Tuesday, October 16, 2007

all you need is love, plus a couple other things

I was thinking this weekend about the various ways in which I would like to be a different kind of person. Not big ways, because hey, I’m 30 and along with the fine lines comes a healthy sense of self. But some significant little ways.

1. adios, perez hilton

First, I would like to waste time in more intelligent ways. B’s idea of a lazy Sunday was reading The Economist on the stationary bike or trolling the internet for coupons. That’s so productive it borders on crazy, but I wish I could at least watch movie trailers and look for upcoming concerts like AK rather than boning up on celebrity gossip and seeing which friends have posted new pictures to their MySpace pages. For example, I can tell you that a girl I was only actually friends with for about six weeks recently went to Buenos Aires and took pictures of Evita’s dress. Why must that take up space in my brain?

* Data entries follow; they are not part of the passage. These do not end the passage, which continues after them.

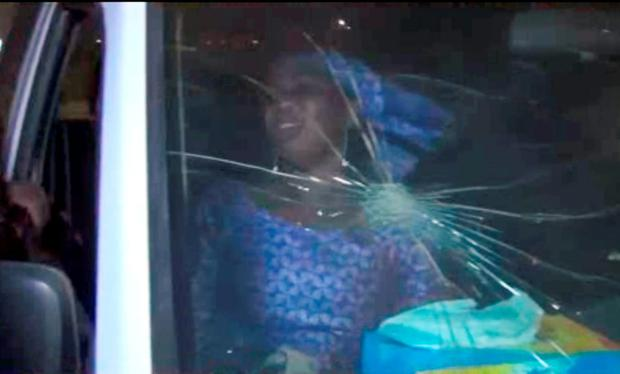 In this image taken from video from AP Television, a rescued woman sits in a vehicle with bullet hole in windshield near the Splendid Hotel (AP Television via AP)
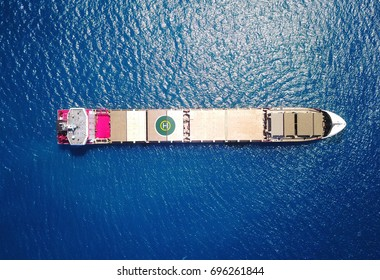 Large bulk carrier ship sailing / docking on open ocean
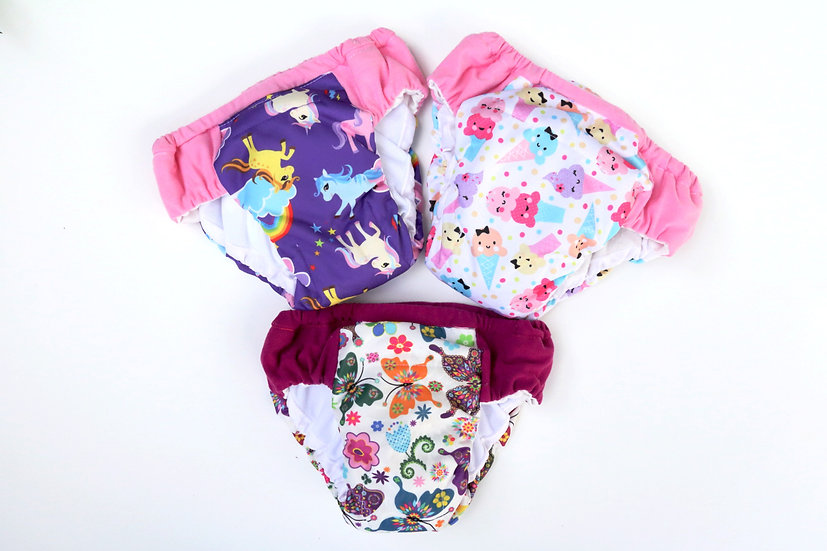 nighttime reusable diapers with waterproof PUL of ice cream, butterflies and purple ponies and rainbow front view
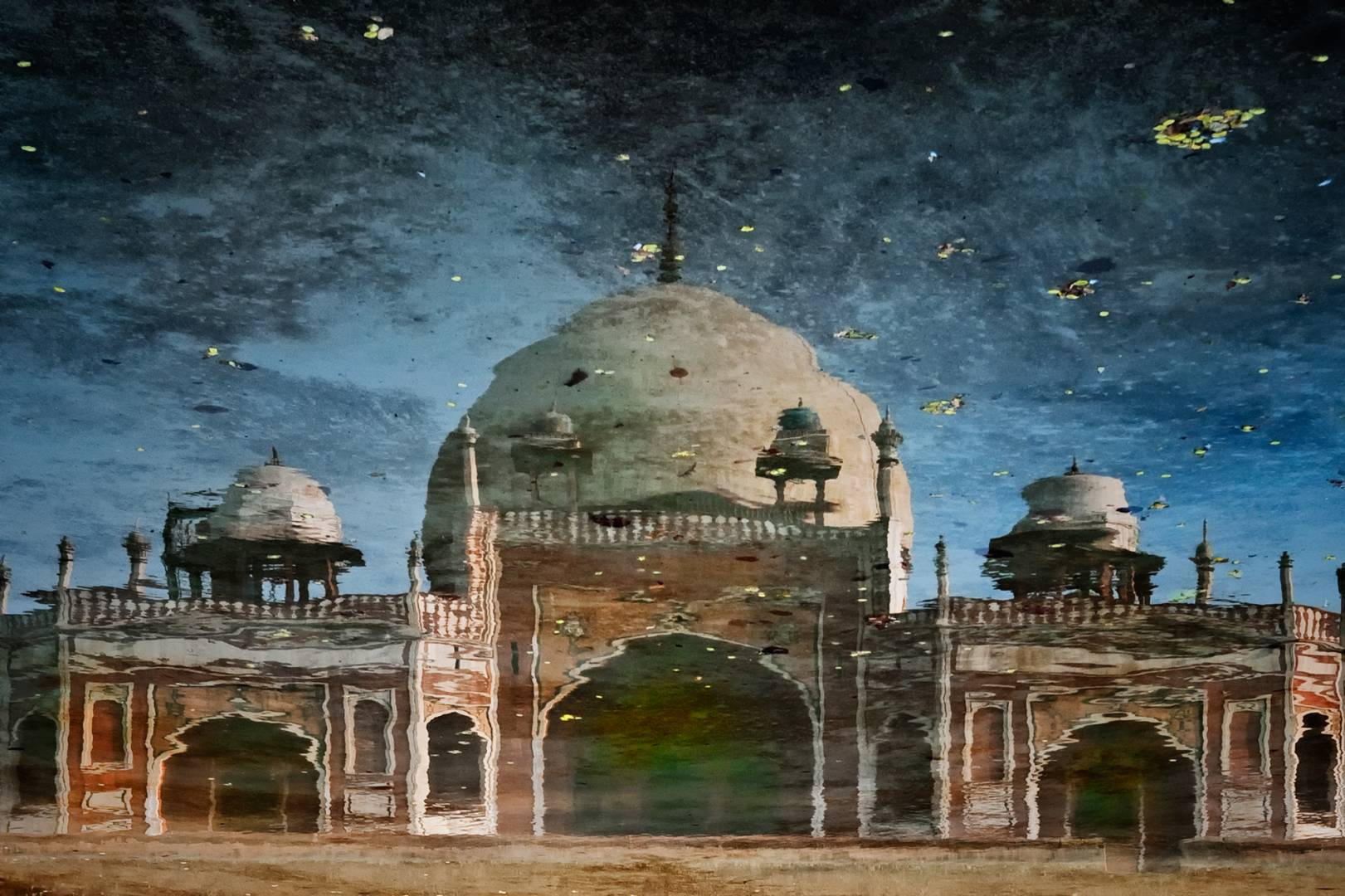 Humayun's Tomb in Nizamuddin reflected in a pool before its magnificent restoration.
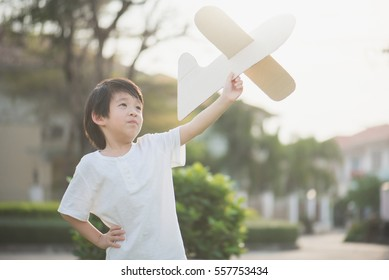 Cute Asian child playing cardboard airplane in thee park outdoors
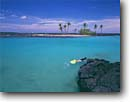 Stock photo. Caption: Kiholo Bay North Kona Island of Hawaii Hawaii -- united states america tropical hawaiian warm travel family snorkleing snorkling snorkle  bays  blue palm trees tree calm water destinations destination holiday people snorkel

I believe all this is a negative side effect of having semi-successfully transformed my hobbies into a job—I like to go to arty events, and now attending readings is part of my day job. I like to write, and now I moonlight as a novelist. Despite being unpaid and marginally published, I take the latter gig seriously enough that it doesn’t feel like relaxation.

So all that’s left when I want to kill time is the stuff no one would ever pay me to do, stuff involving magazines, blogs and large bowls of cereal. Actually, I realize people have paying gigs related to all of these things, and there was even a time when I was paid to watch TV (during which I hated watching TV). So maybe the real issue is that I have a very large stupidity lobe in my brain that needs to be nurtured regularly.

2. hola, whomever

Second, I would like to be more outgoing. I had this thought after buying a bowl of laksa (bright yellow coconut soup swimming with tofu and fish balls) from Singapore’s Banana Leaf at the Farmer’s Market yesterday.

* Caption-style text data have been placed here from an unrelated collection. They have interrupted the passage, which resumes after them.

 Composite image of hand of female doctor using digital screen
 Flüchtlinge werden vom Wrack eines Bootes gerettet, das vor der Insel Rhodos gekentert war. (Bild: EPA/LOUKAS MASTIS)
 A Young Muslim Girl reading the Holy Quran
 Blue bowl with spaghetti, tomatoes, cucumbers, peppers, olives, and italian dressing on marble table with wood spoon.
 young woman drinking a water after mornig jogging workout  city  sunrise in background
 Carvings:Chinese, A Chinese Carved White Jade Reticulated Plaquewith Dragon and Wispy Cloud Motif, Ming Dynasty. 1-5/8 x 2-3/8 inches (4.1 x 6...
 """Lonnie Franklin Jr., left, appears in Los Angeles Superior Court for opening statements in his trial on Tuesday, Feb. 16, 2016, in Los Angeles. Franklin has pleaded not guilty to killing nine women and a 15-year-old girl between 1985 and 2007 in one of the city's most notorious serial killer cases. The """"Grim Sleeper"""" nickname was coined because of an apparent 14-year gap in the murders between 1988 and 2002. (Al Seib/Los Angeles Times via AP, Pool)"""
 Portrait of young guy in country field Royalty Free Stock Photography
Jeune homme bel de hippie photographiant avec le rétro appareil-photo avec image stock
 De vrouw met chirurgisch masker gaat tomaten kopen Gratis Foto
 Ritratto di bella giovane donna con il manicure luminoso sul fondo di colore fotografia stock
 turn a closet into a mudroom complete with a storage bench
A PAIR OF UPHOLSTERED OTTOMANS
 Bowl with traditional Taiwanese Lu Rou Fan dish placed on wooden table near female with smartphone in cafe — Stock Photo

“I didn’t want to be that person who was like, ‘Hey! I went to Singapore!’ because that’s not a real conversation,” I told AK as I sat down at the table where she was eating jambalaya from the Cajun-Creole-Chinese-Italian joint. “But the girl who worked there looked Malay and was really nice and asked me about my tattoo, and if I were a person like Ryan or Alberto, I know I could have eventually segued the conversation into, ‘I’m writing a book about Malaysia—can I ask you a couple of questions about that general part of the world?’”

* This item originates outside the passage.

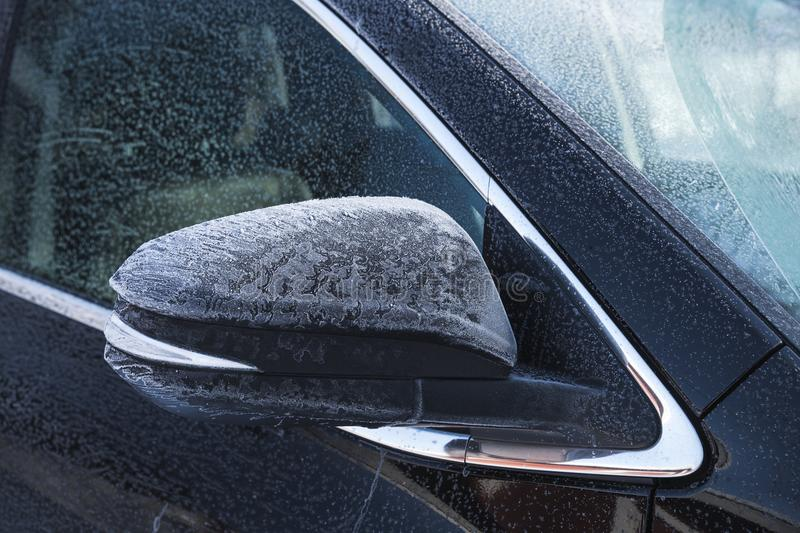 SUV car mirror covered with fresh frost. In cold winter season royalty free stock image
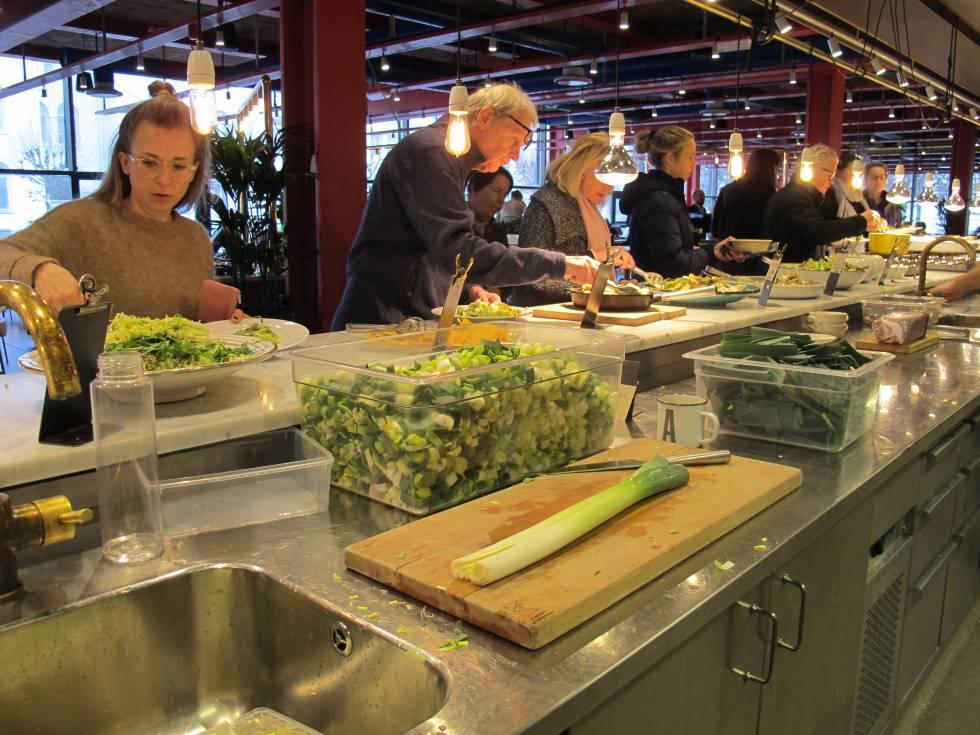 Varios clientes se sirven comida en el restaurante K-märkt.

3. i don’t count this as time-wasting because it cost $8.75

There was nothing to be done about it, though, so we finished our lunch and saw Across the Universe across the street at the Grove. Plot-wise, it wasn’t so different from that 1999 TV miniseries The Sixties, and I had hardly been craving a montage of archetypal characters that captured the spirit of a decade whose spirit has been captured many, many times. But if such a movie must be made, Julie Taymor is the one to do it. The movie is as visually lush as the arrangements of the Beatles’ music are spare, with a nice blend of conceptual, puppet-laden numbers and sweet solo croonings.

I also now have a medium-sized crush on T.V. Carpio, who plays a queer cheerleader turned circus performer (I mean, how could I not?) and sings the loveliest version of “I Want to Hold Your Hand” I’ve ever heard.

It was interesting seeing such a big, broad, gorgeous movie after reading American Woman, which covered much of the same territory in a completely opposite way: intimate, quiet, painted with tiny pointillist brush strokes, nearly 400 pages. Both Taymor and Susan Choi know how to make the best of their forms.


Prince Gomolvilas said...

As I have alwasy said, lesbians and Beatles songs are a winning combination.

Cheryl said...

I will now start saying it too, until the gospel has spread across all the land.